La construction, principal facteur de blocage
Selon les explications fournies par Marie Leclair, cheffe du département des comptes nationaux à l’INSEE, le décrochage tient principalement à un repli inattendu de l’investissement dans la construction : « Cela peut être lié au cycle électoral, car on entame peu de travaux les années d’élection », a-t-elle indiqué à la presse. La construction a reculé de 1,5 % sur le trimestre, affectant particulièrement les travaux publics. Cette spécificité française n’a pas été anticipée par les modèles macroéconomiques utilisés par les conjoncturistes.

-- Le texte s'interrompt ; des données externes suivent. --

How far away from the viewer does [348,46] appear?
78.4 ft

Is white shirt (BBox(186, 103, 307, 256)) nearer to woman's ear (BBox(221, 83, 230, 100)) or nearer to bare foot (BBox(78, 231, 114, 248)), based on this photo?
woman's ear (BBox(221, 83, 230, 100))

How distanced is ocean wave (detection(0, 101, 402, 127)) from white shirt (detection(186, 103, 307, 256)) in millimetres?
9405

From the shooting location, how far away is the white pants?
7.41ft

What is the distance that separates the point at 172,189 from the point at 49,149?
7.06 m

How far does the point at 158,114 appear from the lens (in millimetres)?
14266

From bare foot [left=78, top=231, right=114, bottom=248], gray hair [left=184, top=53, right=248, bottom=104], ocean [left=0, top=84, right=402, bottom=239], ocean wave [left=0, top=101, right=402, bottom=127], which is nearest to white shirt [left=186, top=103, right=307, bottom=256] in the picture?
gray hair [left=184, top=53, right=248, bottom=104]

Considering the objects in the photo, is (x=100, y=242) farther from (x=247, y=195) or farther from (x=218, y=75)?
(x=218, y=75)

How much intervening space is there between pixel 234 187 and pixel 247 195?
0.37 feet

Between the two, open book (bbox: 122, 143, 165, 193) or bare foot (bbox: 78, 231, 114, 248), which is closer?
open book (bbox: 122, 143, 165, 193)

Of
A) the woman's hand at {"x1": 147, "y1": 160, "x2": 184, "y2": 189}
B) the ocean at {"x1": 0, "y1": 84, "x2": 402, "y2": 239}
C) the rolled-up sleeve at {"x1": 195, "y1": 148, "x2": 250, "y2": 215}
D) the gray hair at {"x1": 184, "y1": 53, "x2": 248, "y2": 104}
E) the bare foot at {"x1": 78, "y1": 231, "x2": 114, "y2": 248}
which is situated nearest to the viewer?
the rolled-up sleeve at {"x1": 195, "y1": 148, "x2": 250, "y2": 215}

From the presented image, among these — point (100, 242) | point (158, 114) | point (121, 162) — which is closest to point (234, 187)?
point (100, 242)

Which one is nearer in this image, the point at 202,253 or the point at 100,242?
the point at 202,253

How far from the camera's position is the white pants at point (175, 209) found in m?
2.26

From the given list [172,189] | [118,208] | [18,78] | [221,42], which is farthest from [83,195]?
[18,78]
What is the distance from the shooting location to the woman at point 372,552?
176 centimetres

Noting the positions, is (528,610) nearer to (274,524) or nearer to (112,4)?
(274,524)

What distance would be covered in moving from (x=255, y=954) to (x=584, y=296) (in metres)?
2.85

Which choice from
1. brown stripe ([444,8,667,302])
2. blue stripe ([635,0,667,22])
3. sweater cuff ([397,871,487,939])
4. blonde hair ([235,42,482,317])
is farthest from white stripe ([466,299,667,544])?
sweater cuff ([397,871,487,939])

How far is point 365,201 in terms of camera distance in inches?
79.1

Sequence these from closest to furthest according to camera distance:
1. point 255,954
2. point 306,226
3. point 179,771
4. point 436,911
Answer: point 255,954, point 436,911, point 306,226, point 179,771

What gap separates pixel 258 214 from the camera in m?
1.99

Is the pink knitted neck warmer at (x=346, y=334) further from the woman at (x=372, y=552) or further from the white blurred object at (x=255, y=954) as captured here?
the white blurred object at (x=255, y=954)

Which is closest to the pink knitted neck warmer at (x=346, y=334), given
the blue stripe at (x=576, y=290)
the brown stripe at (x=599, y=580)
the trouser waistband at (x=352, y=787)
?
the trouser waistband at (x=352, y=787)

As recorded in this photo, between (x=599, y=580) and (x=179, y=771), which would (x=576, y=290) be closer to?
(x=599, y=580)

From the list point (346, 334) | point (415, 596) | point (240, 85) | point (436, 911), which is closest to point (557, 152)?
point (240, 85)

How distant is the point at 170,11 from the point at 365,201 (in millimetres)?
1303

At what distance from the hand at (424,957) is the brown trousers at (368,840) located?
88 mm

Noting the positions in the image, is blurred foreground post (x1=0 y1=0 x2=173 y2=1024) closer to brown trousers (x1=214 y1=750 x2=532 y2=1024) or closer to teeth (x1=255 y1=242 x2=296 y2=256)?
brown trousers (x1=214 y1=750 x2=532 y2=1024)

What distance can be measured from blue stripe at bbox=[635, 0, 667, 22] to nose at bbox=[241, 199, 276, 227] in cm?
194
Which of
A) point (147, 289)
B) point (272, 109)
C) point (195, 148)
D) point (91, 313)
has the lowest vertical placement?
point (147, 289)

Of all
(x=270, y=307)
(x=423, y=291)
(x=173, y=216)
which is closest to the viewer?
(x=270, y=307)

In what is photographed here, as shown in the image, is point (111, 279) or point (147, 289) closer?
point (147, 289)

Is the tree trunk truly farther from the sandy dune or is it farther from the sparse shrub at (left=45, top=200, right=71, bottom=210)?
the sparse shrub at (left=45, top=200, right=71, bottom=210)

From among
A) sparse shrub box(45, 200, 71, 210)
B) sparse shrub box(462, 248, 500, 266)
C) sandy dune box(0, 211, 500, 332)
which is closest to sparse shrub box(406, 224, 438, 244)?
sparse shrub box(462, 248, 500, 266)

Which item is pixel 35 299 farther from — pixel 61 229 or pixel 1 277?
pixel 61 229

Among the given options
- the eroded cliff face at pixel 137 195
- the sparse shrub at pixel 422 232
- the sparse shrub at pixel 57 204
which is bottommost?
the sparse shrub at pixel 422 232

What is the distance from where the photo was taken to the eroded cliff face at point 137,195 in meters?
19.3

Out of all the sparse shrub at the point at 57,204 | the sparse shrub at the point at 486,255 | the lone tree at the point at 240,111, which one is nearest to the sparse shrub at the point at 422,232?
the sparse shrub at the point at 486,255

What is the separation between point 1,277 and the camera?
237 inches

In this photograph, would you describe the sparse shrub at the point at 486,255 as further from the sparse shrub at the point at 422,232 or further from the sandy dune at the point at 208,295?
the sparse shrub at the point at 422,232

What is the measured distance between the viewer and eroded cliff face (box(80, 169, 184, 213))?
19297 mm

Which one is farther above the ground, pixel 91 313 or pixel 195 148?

La consommation des ménages en repli
Au-delà de la construction, la consommation des ménages recule également au premier trimestre 2026, « signe que le pouvoir d’achat ne suit plus », selon le diagnostic croisé d’institutions officielles relayé par Le Monde et Boursorama. La hausse du gaz de 15,4 % au 1er mai, celle des carburants depuis le déclenchement de la guerre au Moyen-Orient et l’absence de revalorisations salariales suffisantes pèsent sur le moral des Français. La zone euro, quant à elle, tombe à 0,1 % de croissance trimestrielle contre 0,2 % attendu.
Le gouvernement contraint de revoir sa cible 2026
Avec un tel premier trimestre, la prévision gouvernementale de 0,9 % de croissance pour 2026 apparaît hors d’atteinte sans rebond significatif au second semestre. Pour Dorian Roucher, chef du département de la conjoncture à l’INSEE, « les moteurs internes de l’économie européenne, en particulier l’investissement, se rallument », mais « l’incertitude reste forte concernant l’orientation exacte de la politique budgétaire », alors que les discussions parlementaires se poursuivent. La situation contraste avec celle des voisins européens : depuis l’été 2024, le climat des affaires français reste inférieur à sa moyenne de long terme.
Le décrochage face à l’Espagne et à l’Italie
Le diagnostic de l’INSEE est « sombre » selon les analystes : alors que l’Espagne affiche 2,4 % de croissance annuelle et l’Italie 1,2 %, l’Hexagone peine à dépasser le seuil symbolique de 1 %. Pour la Côte d’Azur, ce ralentissement national pourrait paradoxalement favoriser le tourisme domestique : selon le baromètre Vacances 2026 d’Ipsos pour Europ Assistance, un Français sur cinq choisira le Sud de la France pour ses vacances, plaçant Provence-Alpes-Côte d’Azur en première position des destinations privilégiées. Le tourisme local serait ainsi soutenu par la prudence budgétaire des ménages, peu enclins à partir à l’étranger dans le contexte inflationniste actuel.
Une légère embellie attendue à mi-année ?
L’INSEE n’enterre pas pour autant l’idée d’une « légère embellie conjoncturelle » : son scénario central de décembre 2025 prévoyait un PIB en hausse de 0,3 % par trimestre au premier semestre 2026, soit une croissance annuelle dépassant les 1 %. La Banque de France maintient sa prévision à 1 %, soutenue par le plan de relance allemand 2026, l’effort commun européen de défense et le dernier versement du plan de relance européen. Mais l’INSEE prévient : « La légère embellie conjoncturelle ne se transmettrait guère à l’emploi », avec un taux de chômage qui pourrait grimper à 7,8 % à mi-2026, contre 7,7 % au troisième trimestre 2025, tiré notamment par le repli de l’alternance.